Two weeks ago, I learned Stan was sick.  Hospital-sick. When I first visited him in the hospital, he didn’t look so good.  The hospital parking lot has seen my old pickup about every other day or so since.  Stan’s not getting better.  When he passes, and I suspect that will be soon, I’ve resolved to speak at his funeral service. 

That’s a “thing” here.  When you pay respects before the Pastor gets up to speak his cut-and-paste message.  Usually observed by family, but if they’ve a mind to, friends may say a few words about the departed. I’ve been thinking about that a lot lately.  No, not thinking.  It’s kind of seeped into my mind and settled-in so’s I know it’s a conviction.

I’ll get some real ice from the people I know after.  Probably some from folks I don’t even know just yet.  Suspect I’m gonna get to know them, the ones I don’t know now. The ones I know, I’ll learn new things about, some I hope in a good way, and sadly, I know, some in a bad way.

You see, it’s my intention to upbraid the whole damned community for cold-shouldering Stan, and before that, Everett.  For something the town didn’t know, only maliciously suspected.  I don’t intend to broach the subject of all that insane gossip; that’s irrelevant.  I do intend to remind them of all those men did for the children of this community.
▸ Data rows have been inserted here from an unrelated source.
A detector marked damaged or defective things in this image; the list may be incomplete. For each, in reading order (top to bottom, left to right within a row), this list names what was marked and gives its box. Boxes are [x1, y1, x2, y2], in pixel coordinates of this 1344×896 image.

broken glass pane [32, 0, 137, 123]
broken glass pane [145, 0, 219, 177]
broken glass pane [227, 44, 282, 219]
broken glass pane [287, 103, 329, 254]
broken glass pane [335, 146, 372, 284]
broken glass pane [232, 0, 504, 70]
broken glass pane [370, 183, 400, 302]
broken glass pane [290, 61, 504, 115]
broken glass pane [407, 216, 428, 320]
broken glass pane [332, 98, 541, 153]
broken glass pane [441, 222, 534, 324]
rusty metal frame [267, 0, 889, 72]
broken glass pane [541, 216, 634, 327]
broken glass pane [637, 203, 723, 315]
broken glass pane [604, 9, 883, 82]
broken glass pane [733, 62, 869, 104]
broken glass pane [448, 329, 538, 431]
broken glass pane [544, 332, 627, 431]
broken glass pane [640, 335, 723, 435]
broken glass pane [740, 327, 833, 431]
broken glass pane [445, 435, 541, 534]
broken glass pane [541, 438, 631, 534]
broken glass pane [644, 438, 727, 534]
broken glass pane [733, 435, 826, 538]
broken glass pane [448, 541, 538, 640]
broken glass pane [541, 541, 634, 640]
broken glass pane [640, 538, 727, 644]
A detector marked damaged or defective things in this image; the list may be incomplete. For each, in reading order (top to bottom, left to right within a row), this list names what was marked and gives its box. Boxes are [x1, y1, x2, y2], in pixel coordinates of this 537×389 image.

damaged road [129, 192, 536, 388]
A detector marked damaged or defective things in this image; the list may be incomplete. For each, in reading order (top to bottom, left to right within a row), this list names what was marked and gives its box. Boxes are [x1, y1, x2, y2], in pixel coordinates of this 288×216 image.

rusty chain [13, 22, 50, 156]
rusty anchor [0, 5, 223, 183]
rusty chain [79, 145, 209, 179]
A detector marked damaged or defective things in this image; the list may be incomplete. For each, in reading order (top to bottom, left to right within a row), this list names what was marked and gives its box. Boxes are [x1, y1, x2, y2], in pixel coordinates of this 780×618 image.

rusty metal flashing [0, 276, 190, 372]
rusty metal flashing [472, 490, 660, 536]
Their children. Not Stan’s and Everett’s; they weren’t blessed.  Hell, some of the people who’ll likely be there, are some of those children, all grown-up, with kids of their own.  I’ll spread around some shame to be picked-up and tried on for size.  Shame them because they deserve it.  Stan and Everett deserved better than what they got.  They deserved respect and admiration. Not for what they did, though that was exemplary, but for who they were.  And the whole damned town deserves to be put in their judgmental places. Maybe me, some, too.

You’ll excuse me now.  I’m headed to the hospital.